Les États-Unis votent le 8 novembre pour renouveler leur Chambre des représentants, un tiers de leur Sénat, et plusieurs postes de gouverneurs. Alors que la COP 27 se tient dans le même temps en Égypte, une grande partie de notre avenir climatique pourrait bien se jouer sur une autre scène, de l’autre côté de l’Atlantique. Explications.

On a coutume de dire que ce qui se passe à un instant T aux États-Unis, est voué à déferler sur les côtes européennes dix à quinze ans après. Plutôt acceptable quand il ne s’agissait que de tendances vestimentaires, technologiques ou musicales, mais à regarder l’état de division de la société américaine et la déconnexion presque complète de la réalité d’une bonne partie de la population, l’adage n’a jamais été aussi effrayant.

Oncle drame

Empêtré dans une inflation incontrôlable et un poids des années chaque jour un peu plus lourd à porter, Joe Biden arrive en position de faiblesse dans une élection qui favorise généralement l’opposition. Selon Fivethirtyeight, l’un des sites de prédiction électorale les plus fiables du pays, les Républicains auraient ainsi 55% de chances de remporter le Sénat, et 83% de ravir la Chambre des représentants.
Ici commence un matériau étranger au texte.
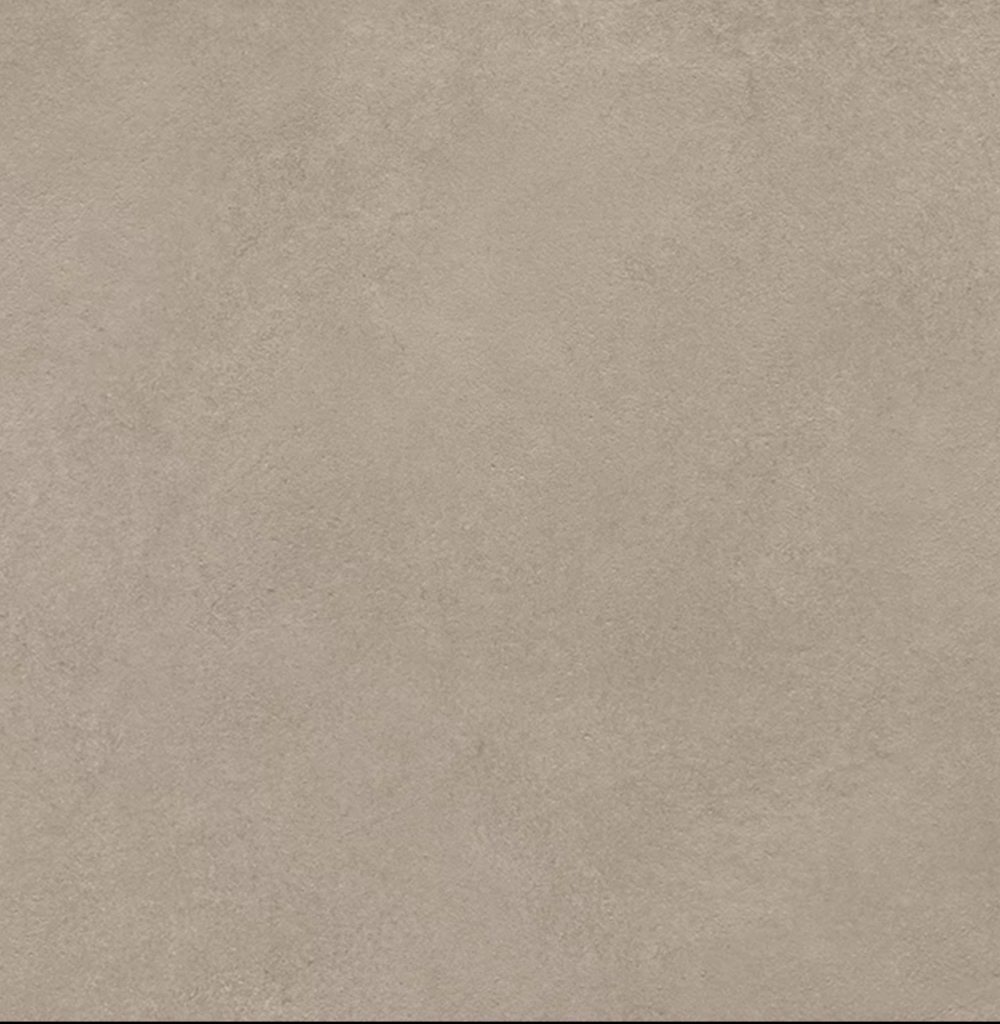 Керамогранит Nexion Ambient Beige Medio 1200х1200х9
Le Parti républicain de Donald Trump, des fanatiques de QAnon, des anti-avortement et pro-armes, des antisystèmes et pro-fantasme d’un monde où l’homme blanc règne sans partage, sur la nature comme sur les autres. Si ce n’était que cela, et nonobstant l’adage mentionné en ouverture de cet article, nous pourrions au mieux nous en moquer, au pire nous en désintéresser. Mais dans un pays, plus gros pollueur de la planète, et dont le mode de vie est en contradiction effrontée avec les limites planétaires, cette élection nous concerne malheureusement tous.

États critiques

D’autant plus que, dans ce pays fédéral, comme le note Fred Krupp, président de l’Environmental Defense Fund, une grande partie de la réalisation des objectifs climatiques se joue au niveau des États : "Le seul endroit où les choses se concrétisent, où les projets se construisent, c’est dans les États. Pour décarboner notre économie, nous avons besoin d’y redoubler nos efforts." Or, selon une étude relayée par le magazine Time, les résultats pressentis à l’occasion de ces midterms pourraient mettre plus de la moitié des États dans un contexte politique propice à revenir en arrière sur leurs engagements climatiques.

Quand les obscurantistes de tout poil gagnent chaque jour un peu plus de terrain au sein de la première puissance économique mondiale, difficile d’espérer que le plus élémentaire des discours scientifiques prévale

Just do it

Pour Renaud Lassus, conseiller économique à l’ambassade de France aux États-Unis, dans une tribune accordée à la revue Grand Continent, la dynamique climatique enclenchée par l'administration Biden, avec un investissement public massif de 430 milliards de dollars, ne pourra cependant pas être entravée : "Ces évolutions au sein de la société, des entreprises et des marchés ne vont pas s’arrêter, même en cas de victoire républicaine dans les deux Chambres lors des midterms. Au regard de la taille du marché américain et du montant très important des investissements publics et privés d’ores et déjà engagés, les transformations en cours pourraient induire des effets d’échelle croissants, notamment sur les coûts des technologies nécessaires à la transition énergétique, qui pourraient rendre les prochaines étapes plus rapides et plus marquées."

Un éléphant, ça Trump énormément

Espérons-le. Reste qu’une part importante des électeurs et des élus du parti à l’éléphant témoigne toujours d’un amour inconditionnel à un Donald Trump qui fait de moins en moins mystère de ses velléités de se représenter à l’élection présidentielle de 2024. Le même qui était sorti des Accords de Paris, avait relancé l’industrie du charbon, trouvait Bolsonaro et Poutine charmants, et ne voyait dans toute politique climatique qu’un vaste complot de la Chine. Un pédigré à vous faire passer Emmanuel Macron pour un incorrigible zadiste.

Quand les obscurantistes de tout poil gagnent chaque jour un peu plus de terrain au sein de la première puissance économique mondiale, difficile d’espérer que le plus élémentaire des discours scientifiques prévale. À retrouver bientôt dans toutes les meilleures démocraties proches de chez vous.